I reckon that we’ve made a great leap forward in our collective relationship with beer in recent years. I like to believe that we’re rapidly evolving away from a swill-as-fast-as-our-gullets-can-move relationship towards one that is more respectful of the fire that we’re actually playing with. Alcohol is, after all, a drug; and while its effortless availability and affordability might suggest otherwise, it’s also a luxury that we should be prepared to handover a decent chunk of change to enjoy.

In the last decade or so, we’ve seen a massive increase in the proportion of our local beer cellars that are dedicated to single bottles or cans. These are usually produced by smaller breweries and can cost as much – if not more – than a full six-pack of an offering from an industrial brewer like Lion or DB.  Choosing to take home one or two bottles (instead of six or 12) rightly comes with an air of expectation: you expect that first sip of the fancy stuff to result in an involuntary thigh-slap, and perhaps an expletive or two.  If the beer doesn’t have that effect, then you might feel that you’ve been a bit short-changed.  

But here’s the thing: it isn’t always the brewery’s fault if its offering doesn’t take you to nirvana. This month, I want to share three habits that you can form to maximise your chances of first sip bliss. They require a minimal amount of effort, and really can turn a good beer-drinking experience into a great one.

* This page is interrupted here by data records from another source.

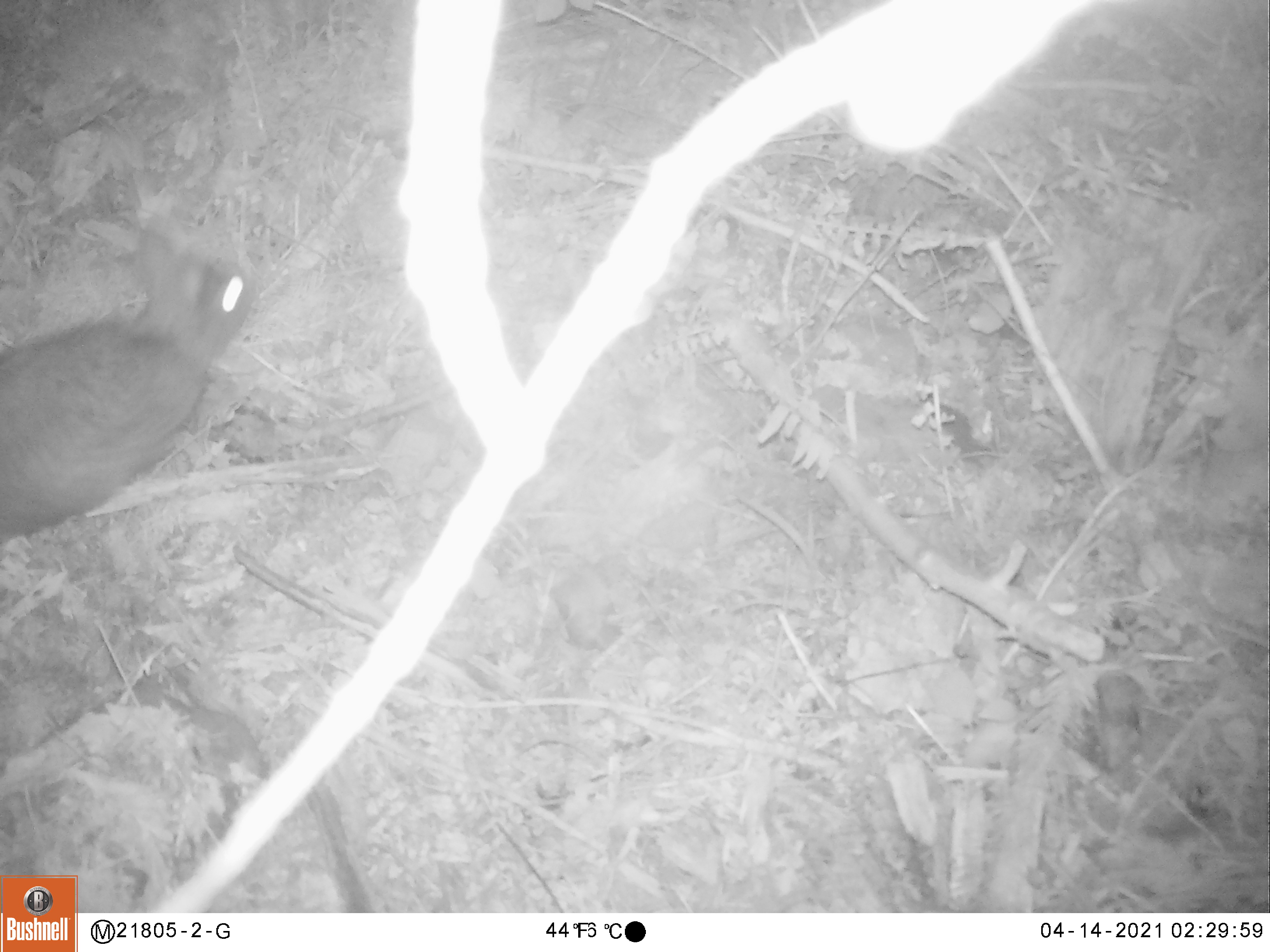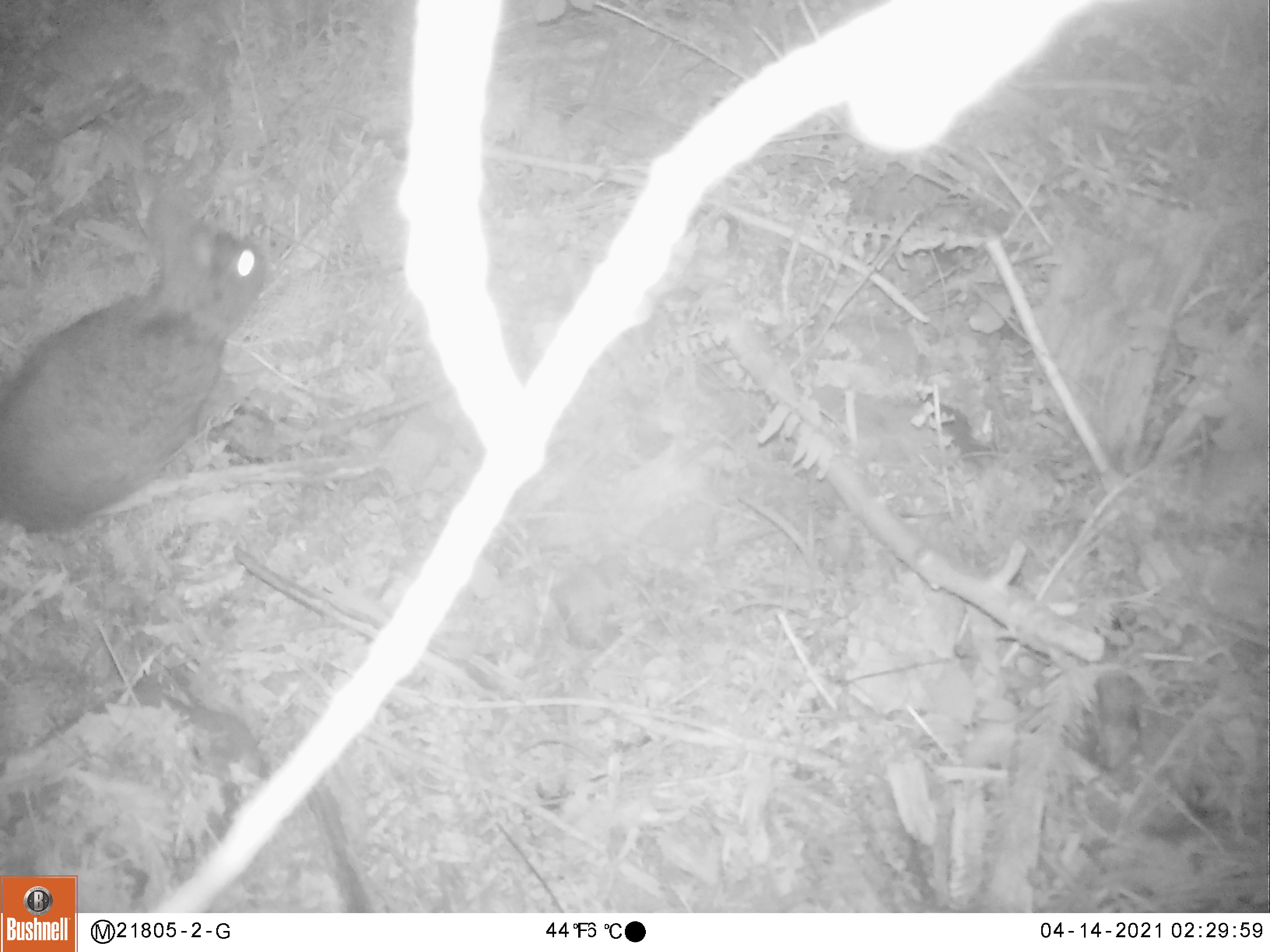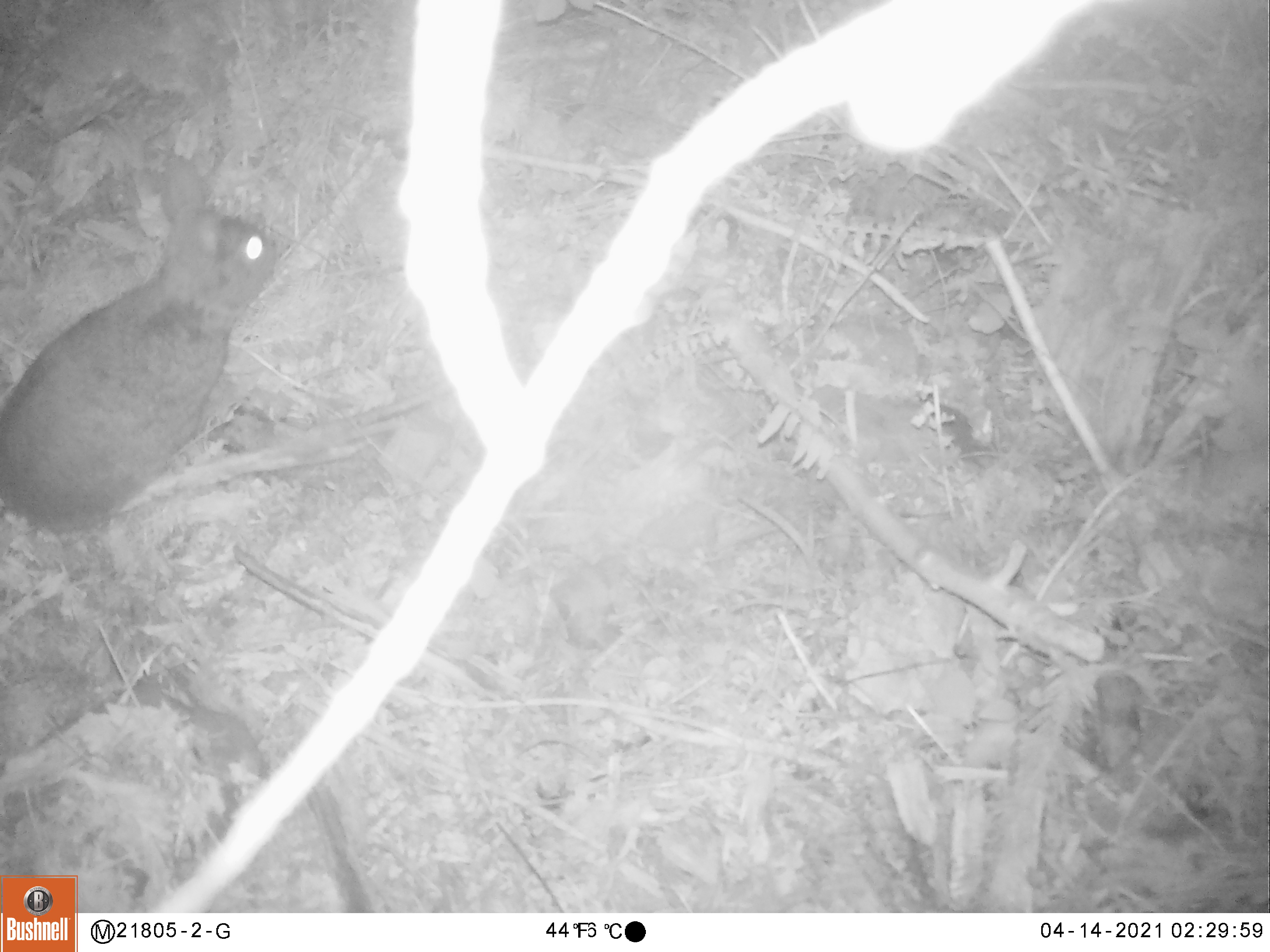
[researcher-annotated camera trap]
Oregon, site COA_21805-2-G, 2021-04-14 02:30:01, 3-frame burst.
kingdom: Animalia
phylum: Chordata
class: Mammalia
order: Lagomorpha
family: Leporidae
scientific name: Leporidae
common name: hares and rabbits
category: leporidae family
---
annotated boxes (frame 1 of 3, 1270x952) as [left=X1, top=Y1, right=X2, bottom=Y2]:
leporidae family: [left=4, top=220, right=263, bottom=548]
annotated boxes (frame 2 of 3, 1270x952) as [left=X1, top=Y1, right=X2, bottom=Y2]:
leporidae family: [left=5, top=189, right=272, bottom=542]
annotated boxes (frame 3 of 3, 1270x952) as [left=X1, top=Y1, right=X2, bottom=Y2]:
leporidae family: [left=8, top=145, right=277, bottom=538]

1. Check the best before date. For paler beers (think lagers and pale ales), most breweries in New Zealand will slap on a date that is 12 months after the day that it was packaged.  However, beers with hop character are generally best when they’re fresh – so the closer you are to that best before date, the less hop character you’re going to get. This is less important for darker beers, which (like red wine) tend to improve with a bit of age.

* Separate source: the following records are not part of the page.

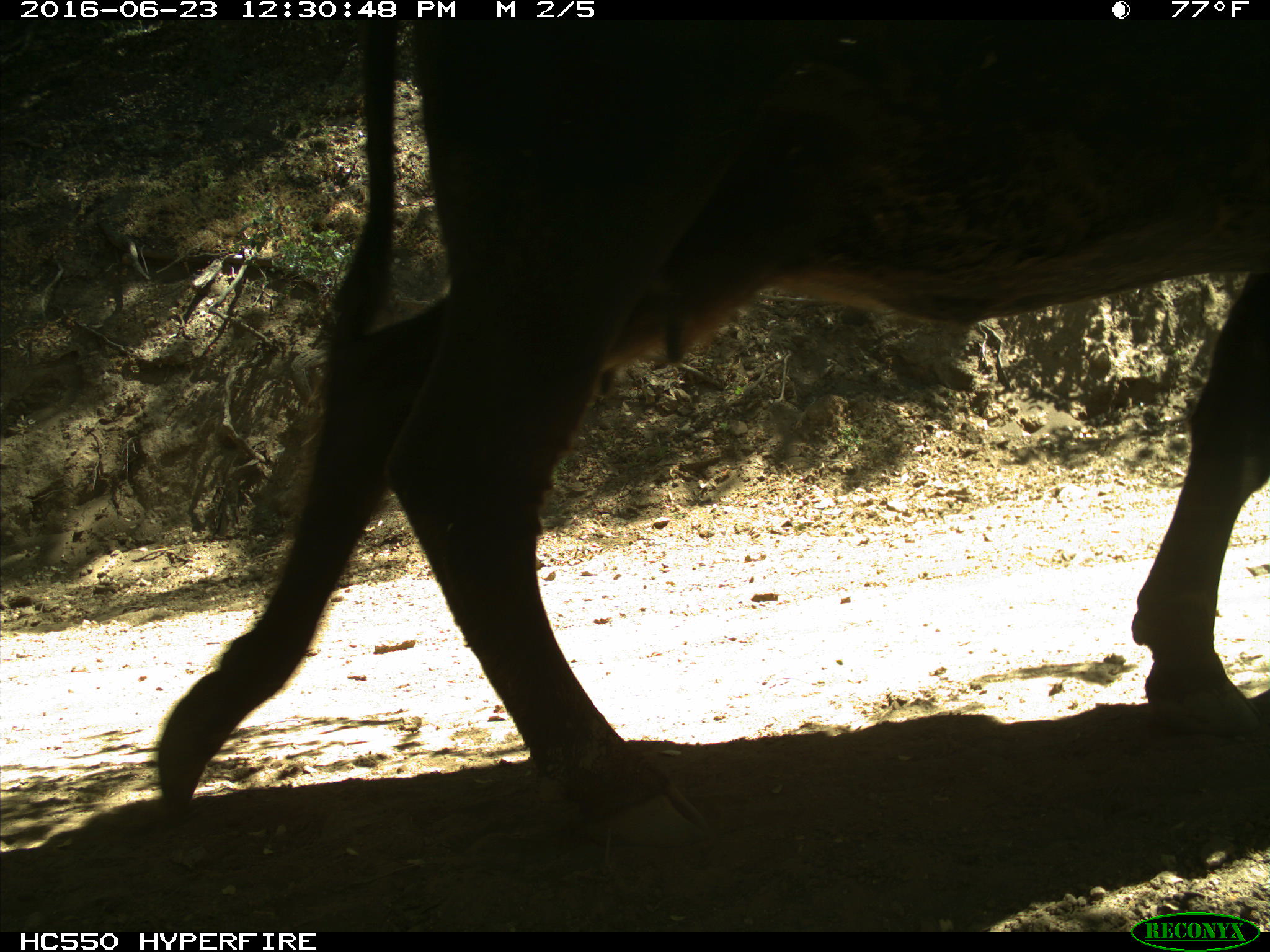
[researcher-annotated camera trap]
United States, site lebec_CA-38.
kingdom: Animalia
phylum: Chordata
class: Mammalia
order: Artiodactyla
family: Bovidae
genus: Bos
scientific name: Bos taurus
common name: domestic cow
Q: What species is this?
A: Bos taurus (domestic cow).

2. Pay attention to temperature.  If you’re drinking your beer just above freezing, then you won’t taste a thing – which defeats the purpose of spending your hard-earned moolah on decent beer. There’s a reason the English serve their cask-conditioned beer at cellar temperature: it’s because that’s the temperature where delicate fruity esters like to dance. Different beer styles pop at different temperatures. Take those big hoppy beers out of the fridge about 10 minutes before serving, and give those big stouts at least half an hour.

3. Put it in a glass. If your buddy offers you a glass for your bottle of Pilsner, replying that “It’s already in a glass, mate” is neither clever nor particularly funny. Drinking from the bottle or can is fine, but it just isn’t the optimal way to enjoy a well-made beer. For starters, the act of tipping a beer into a glass causes some of the CO2 within the beer to come out of solution and to form a lovely white head. As such, pouring your beer into a glass with a bit of vigour can prevent that awful bloated feeling (and associated burps) by reducing the amount of CO2 that you’re stuffing into your tummy. But perhaps most importantly, by drinking straight from the bottle you self-restrict your sensory experience of the beer – by both minimising the aroma (only so much can escape from that little opening) and completely eliminating your ability to look at the thing that you’re drinking. Beer is inherently beautiful, so why turn down the chance to see it in its birthday suit?